FOR IMMEDIATE RELEASE
Risa Silverman, PSU Amherst Co-Chair, firstname.lastname@example.org, 413-695-7480
Brad Turner, PSU Amherst Co-Chair, email@example.com, 781-696-2014
Leslie Marsland, USA President, firstname.lastname@example.org, 413-210-2429
Faced with the threat of hundreds of unjustified job cuts, two unions representing thousands of employees at UMass Amherst have filed charges with state labor officials, claiming that the university administration is failing in its obligation to negotiate alternatives to massive layoffs.

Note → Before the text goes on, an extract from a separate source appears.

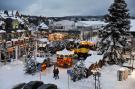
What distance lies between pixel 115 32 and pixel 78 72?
15336 mm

“UMass Amherst Chancellor Kumble Subbaswamy is rushing to cut jobs when that is not necessary and will leave the university in a weakened position,” said Risa Silverman, co-chair of the Professional Staff Union-Amherst (PSU). “We have offered the administration multiple ways in which our members are willing to sacrifice, working together, to provide the cost savings that the university is demanding.”
The PSU and University Staff Association have been negotiating with the UMass administration since the start of the COVID-19 pandemic, when universities across the country had to address the financial impact of the health crisis.
The PSU and USA made many sacrifices in exchange for saving jobs that the university now wants to cut.
“We have demonstrated a commitment to sharing the burden brought on by COVID-19, working as essential employees and accepting furloughs to help the university through this situation. We’re still ready to do our part and work on solutions that share the pain while keeping everyone employed,” said Leslie Marsland, president of the University Staff Association.
Recently, the UMass Amherst administration has told unions that it needs $5.2 million in concessions, which workers have offered through a combination of voluntary furloughs, reductions in hours, and early retirements. The administration has persistently failed to provide financial data requested by the unions, which want to understand the justification for the cuts.
Union leaders have said that they are willing to negotiate additional cost-saving measures, but the university is failing to meet its legal obligation to bargain in good faith.
“We have already seen the university illegally violate agreements with other workers and cut jobs that were supposedly protected in earlier bargaining sessions,” Silverman said. “We are asking Chancellor Subbaswamy to slow down, and come to the table with us to work on alternatives that keep everyone employed and keep UMass Amherst a world-class university.”